DOCUMENT EXTRACT START

Ebony has Alberta (Glenn Close), her reformed trailer-trashy religious mother, who once was a horribly abusive and drug-abusing mother until she found God. Still, their relationship is strained at best, broken usually, and challenging. Ebony is trying to help out her child and grandchildren by being around to assist. Yet, she’s also monitoring her daughter closely for drug and alcohol use while enduring cancer treatment, and that causes further toxic resentment in a household that’s seemingly already poisoned. Ebony is broke, her neighborhood is unsafe, and Daniels paints a pretty bleak and desperate scenario for all the characters, which makes a demonic haunting all the worse and more cruel.

Haven’t these people suffered enough with seemingly no way out or no one to rescue them? And that’s maybe the biggest problem with “The Deliverance” as a whole. It starts out bleak, dank, and harsh, and it becomes only more unpleasant, punishing, and grim when the haunting starts.

The horror of it all is something rotting, festering in the basement as if the home wasn’t in enough disrepair, both emotionally and physically. An exterminator finds a dead cat, but it turns out what’s lurking down there is far more wicked and evil. Soon, members of Ebony’s family start to behave strangely, and then things escalate to possession and other torturous agonies. Aunjanue Ellis-Taylor appears as Bernice James, a suspicious woman watching the family, but turns out to be a religious Reverand who performs exorcism-like diabolical purges. And Mo’Nique, seemingly always great in Lee Daniels films, plays Cynthia Henry, a child social worker who suspects Ebony is abusing her children, continuously interrogating and asking why her children have bruises and marks on their arms, unaware of the possessions causing self-harm.

DOCUMENT EXTRACT END
PROVIDED DATA START

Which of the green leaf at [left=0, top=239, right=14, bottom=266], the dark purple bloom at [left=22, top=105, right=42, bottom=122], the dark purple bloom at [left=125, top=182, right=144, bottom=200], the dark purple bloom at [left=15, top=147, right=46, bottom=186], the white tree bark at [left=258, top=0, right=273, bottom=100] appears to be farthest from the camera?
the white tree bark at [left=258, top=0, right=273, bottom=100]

PROVIDED DATA END

▶ **WORK INSTRUCTION 1**
Answer from the review of "The Deliverance":
(a) Who plays Ebony's mother, Alberta?
(b) What does the exterminator find in the basement?
(c) What is the job of Cynthia Henry, the character Mo'Nique plays?
▶ **WORK INSTRUCTION 2**
Write the next part of the review of "The Deliverance," picking up after its final sentence.
The data were taken from a different source than the text.

▶ **RESPONSE AREA 1**
(a) Glenn Close
(b) A dead cat
(c) She is a child social worker.

▶ **RESPONSE AREA 2**
Both supporting actresses are very good in the movie, and so is Day—and the scenes between Monique and Day where they talk “mother to mother” are fierce— but they can’t help salvage the general unpleasantness of the film. There are issues beyond the oppressive bleakness, too. While some of the horror is repulsive and dark, some of it is also wtf? revolting and sometimes even unintentionally laughable. It just goes way too far, which is par for the course for this family. And aside from the end, Daniels pushes the envelope of psychological and emotional anguish and abuse and never gives the audience much of a reprieve.

And then there’s Glenn Close, whoo boy, strap-in, who is something out of a campy trailer trash drag show: a white jezebel who wants to be black and swears like a sailor. Close looks ridiculous with nearly clownish make-up, she leers over Black men flamboyantly, and she’s just a borderline offensive piece of work that makes you wonder why Daniels didn’t have the judgment to dial her back in—both in performance and hair and make-up (she’s such a landmine, even describing her feels potentially bigoted). She’s so outlandish, she’s way worse than the white trash character she played in “Hillbilly Elegy,” and she surely must be the subject of many memes on social media by now.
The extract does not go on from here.